# TEXT PROVIDED:
* * * * * * * * *

Postby ronk » Mon Feb 13, 2006 2:31 pm

Carcul wrote:
Ronk wrote:... so I'm wondering, which approach do you actually prefer? Multiple simple steps? Or fewer more complex steps?

Why is important to you the approach that I prefer?

When a newbie starts a thread, is having difficulty with a naked triple, for a puzzle that requires nothing more difficult than an xyz-wing ...

... and a solution step is presented using a "single implication network", with an aggregate length of 13 links, in the relatively obscure shorthand notation of nice loops ...

... I suspect many question the motives for that presentation. I'm just the one that asked.

Carcul wrote:Instead of using imediately a deduction made by the first loop that I identify, I prefer not to use it and think for a longer time and try to identify a more "important" deduction (one that allows the puzzle to be solved or considerably advanced). You should try Ronk, is a very good exercise.

* * * * * * * * *

# DATASET EXCERPTS:

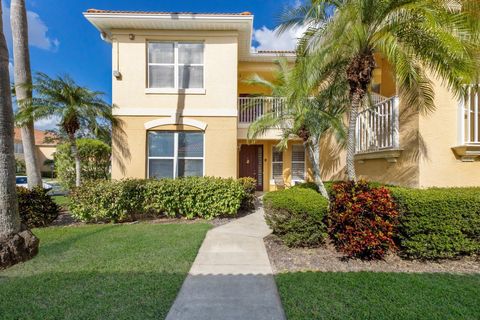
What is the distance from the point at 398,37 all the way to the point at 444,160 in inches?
131

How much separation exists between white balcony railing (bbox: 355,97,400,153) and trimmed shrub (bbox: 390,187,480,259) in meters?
2.43

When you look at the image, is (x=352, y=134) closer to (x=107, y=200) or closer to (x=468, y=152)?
(x=468, y=152)

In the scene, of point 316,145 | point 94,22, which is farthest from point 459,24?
point 94,22

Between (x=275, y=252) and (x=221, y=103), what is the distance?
20.9 feet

* * * * * * * * *

# ACTIONS TO TAKE:
1 > In the puzzle-solving thread, what is the aggregate length of the "single implication network" used in the solution step?
2 > Please continue the puzzle-solving thread from its last sentence.
The lines that come after the puzzle-solving thread aren't needed for anything here.

# IN RESPONSE:
1 > 13 links.

2 >
No thanks. There are too many difficult puzzles which require complex steps for me to waste my time finding complex steps in puzzles that don't require them.

Carcul wrote:And BTW, the deductions that I have posted are not that complex ...

Complexity is relative and subjective, of course. As noted above and in the context of a newbie's question, it seems obvious your solution was complex.

Anyway, I guess the short answer to my question is ... your personal preference is fewer solution steps despite their relative increased complexity.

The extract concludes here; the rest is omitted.